Market Close: Dec 20 Up
Dec 20th, 2017 by loren
Oil prices rose on Wednesday, supported by a drop in U.S. crude stockpiles and the continued outage of the North Sea Forties pipeline system.
U.S. West Texas Intermediate (WTI) crude futures ended Wednesday’s session up 53 cents at $58.09 a barrel, posting the highest settlement in more than two weeks. Brent crude futures, the international benchmark for oil prices, were up $1.23, or 2 percent, at $64.46 a barrel at 2:15 p.m. ET (1915 GMT).
Crude inventories fell by 6.5 million barrels as refineries hiked output in the week to Dec. 15, compared with analyst expectations for a decrease of 3.8 million barrels. Gasoline stocks rose by 1.2 million barrels, compared with analysts’ expectations in a Reuters poll for a 1.9 million-barrel gain. Distillate stockpiles, which include diesel and heating oil, were up by 769,000 barrels, versus expectations for a 870,000-barrel drop, the EIA data showed.
Oil prices have also been supported by the continuing outage of Britain’s Forties pipeline in the North Sea, which delivers crude underpinning Brent futures. Operator Ineos said repairs to the pipeline were underway on Wednesday after a crack was found that closed the pipeline. Ineos has a timescale of two to four weeks for the repairs starting from December 11.
Goldman Sachs said on Wednesday it forecasts global oil inventories will have rebalanced by mid-2018, “leading to a gradual exit from the cuts and increases in OPEC and Russia production through second half 2018.” The bank added that the ramp-up in OPEC production and rising non-OPEC output “will leave risks skewed to lower prices” in the second half of next year. OPEC and ten other producers led by Russia extended an agreement to cut oil production but some 1.8 million bpd on November 30 until the end of next year.

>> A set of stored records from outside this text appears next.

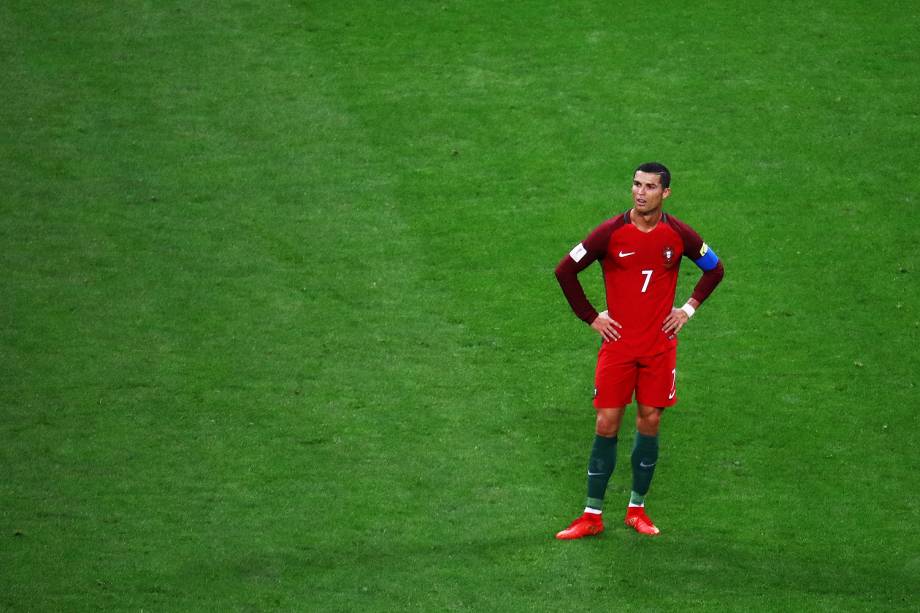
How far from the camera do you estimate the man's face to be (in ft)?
27.6

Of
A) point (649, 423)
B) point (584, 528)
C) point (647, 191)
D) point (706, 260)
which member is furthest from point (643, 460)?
point (647, 191)

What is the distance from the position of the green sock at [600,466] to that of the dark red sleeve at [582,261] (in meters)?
0.79

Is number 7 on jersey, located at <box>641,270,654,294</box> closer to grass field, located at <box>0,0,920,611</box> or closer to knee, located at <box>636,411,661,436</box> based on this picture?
knee, located at <box>636,411,661,436</box>

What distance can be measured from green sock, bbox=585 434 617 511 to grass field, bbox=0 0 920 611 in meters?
0.28

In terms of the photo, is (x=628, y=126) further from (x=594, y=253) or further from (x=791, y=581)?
(x=791, y=581)

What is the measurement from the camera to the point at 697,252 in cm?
878

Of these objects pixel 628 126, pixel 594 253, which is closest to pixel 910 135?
pixel 628 126

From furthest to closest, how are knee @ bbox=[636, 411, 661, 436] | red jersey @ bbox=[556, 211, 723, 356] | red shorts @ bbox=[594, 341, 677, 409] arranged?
knee @ bbox=[636, 411, 661, 436]
red shorts @ bbox=[594, 341, 677, 409]
red jersey @ bbox=[556, 211, 723, 356]

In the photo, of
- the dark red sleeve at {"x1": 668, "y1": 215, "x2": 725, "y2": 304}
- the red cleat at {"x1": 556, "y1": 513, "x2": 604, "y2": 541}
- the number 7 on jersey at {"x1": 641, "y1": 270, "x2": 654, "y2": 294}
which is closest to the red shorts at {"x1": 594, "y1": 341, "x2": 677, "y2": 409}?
the number 7 on jersey at {"x1": 641, "y1": 270, "x2": 654, "y2": 294}

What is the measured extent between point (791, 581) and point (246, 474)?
3710mm

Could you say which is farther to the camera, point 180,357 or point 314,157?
point 314,157

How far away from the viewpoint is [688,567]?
856 centimetres

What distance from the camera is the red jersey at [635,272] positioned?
8.55 meters

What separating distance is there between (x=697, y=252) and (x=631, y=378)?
91 cm
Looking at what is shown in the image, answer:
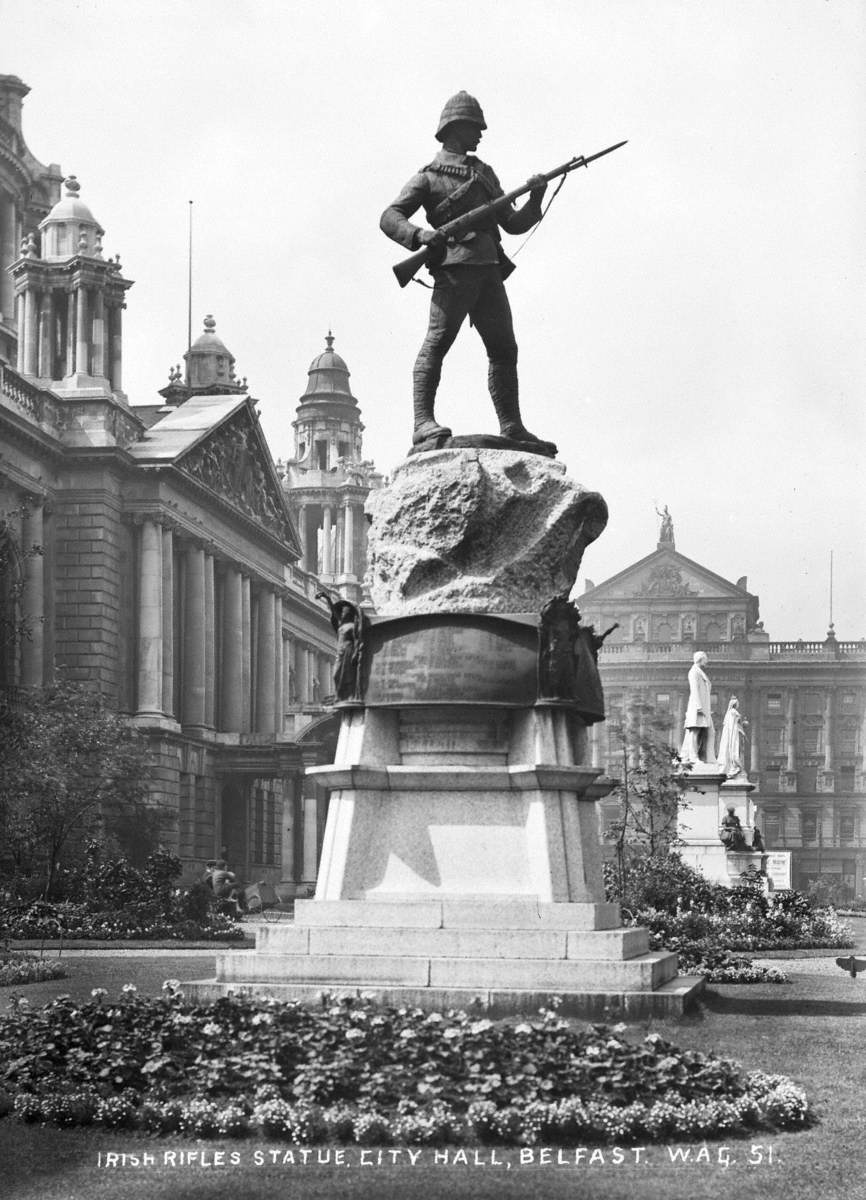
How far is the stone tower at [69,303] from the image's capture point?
66688 millimetres

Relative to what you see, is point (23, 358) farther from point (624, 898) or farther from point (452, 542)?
point (452, 542)

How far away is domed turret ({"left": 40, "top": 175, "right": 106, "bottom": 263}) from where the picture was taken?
67188mm

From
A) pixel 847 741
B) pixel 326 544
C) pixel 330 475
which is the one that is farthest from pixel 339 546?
pixel 847 741

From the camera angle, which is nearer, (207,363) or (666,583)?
(207,363)

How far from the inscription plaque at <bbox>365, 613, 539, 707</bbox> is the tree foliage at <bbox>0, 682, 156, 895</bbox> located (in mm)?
20945

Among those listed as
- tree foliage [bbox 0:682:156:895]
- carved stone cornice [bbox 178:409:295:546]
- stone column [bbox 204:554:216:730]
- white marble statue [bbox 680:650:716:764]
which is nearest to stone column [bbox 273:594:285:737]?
carved stone cornice [bbox 178:409:295:546]

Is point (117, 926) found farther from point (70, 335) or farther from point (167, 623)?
point (70, 335)

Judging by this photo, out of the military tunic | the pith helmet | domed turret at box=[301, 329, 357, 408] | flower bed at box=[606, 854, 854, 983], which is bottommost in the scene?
flower bed at box=[606, 854, 854, 983]

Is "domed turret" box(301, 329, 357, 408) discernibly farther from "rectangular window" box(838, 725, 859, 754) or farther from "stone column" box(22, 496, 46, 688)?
"stone column" box(22, 496, 46, 688)

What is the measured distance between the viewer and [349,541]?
11062 cm

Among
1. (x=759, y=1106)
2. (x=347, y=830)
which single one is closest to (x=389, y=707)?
(x=347, y=830)

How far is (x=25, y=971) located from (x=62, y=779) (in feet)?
74.4

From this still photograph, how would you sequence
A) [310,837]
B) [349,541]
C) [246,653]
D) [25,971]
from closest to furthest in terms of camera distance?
[25,971], [310,837], [246,653], [349,541]

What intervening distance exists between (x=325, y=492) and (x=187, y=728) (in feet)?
133
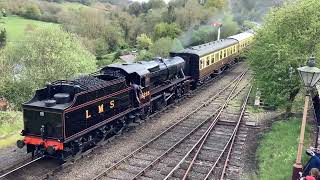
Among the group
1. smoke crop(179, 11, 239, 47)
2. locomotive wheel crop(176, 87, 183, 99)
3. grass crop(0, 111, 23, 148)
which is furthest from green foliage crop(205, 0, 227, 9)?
grass crop(0, 111, 23, 148)

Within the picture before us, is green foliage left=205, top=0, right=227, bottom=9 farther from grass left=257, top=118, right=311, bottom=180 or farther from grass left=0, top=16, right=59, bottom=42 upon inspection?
grass left=257, top=118, right=311, bottom=180

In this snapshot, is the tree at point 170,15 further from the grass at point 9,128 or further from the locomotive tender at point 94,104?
the grass at point 9,128

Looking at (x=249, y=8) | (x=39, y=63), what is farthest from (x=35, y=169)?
(x=249, y=8)

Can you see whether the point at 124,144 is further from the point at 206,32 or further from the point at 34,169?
the point at 206,32

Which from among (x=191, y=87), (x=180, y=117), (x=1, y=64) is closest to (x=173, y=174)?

The alliance is targeting the elimination of an oil glut to bring back inventories in the developed world back to the moving five-year average. Traders said rising U.S. crude production, which has soared by 16 percent since mid-2016, was capping prices.
The EIA figures on Wednesday showed U.S. oil production at 9.79 million barrels a day, while exports reached 1.86 million barrels a day, near a recent all-time high “Expectations of higher U.S. shale production into January hamstrung crude’s price increase,” said Jeffrey Halley, senior market analyst at futures brokerage Oanda in Singapore. Most analysts expect U.S. output to break through 10 million bpd soon, which would be a new record and take it to levels on par with top exporter Saudi Arabia and close to top producer Russia, which pumps around 11 million bpd.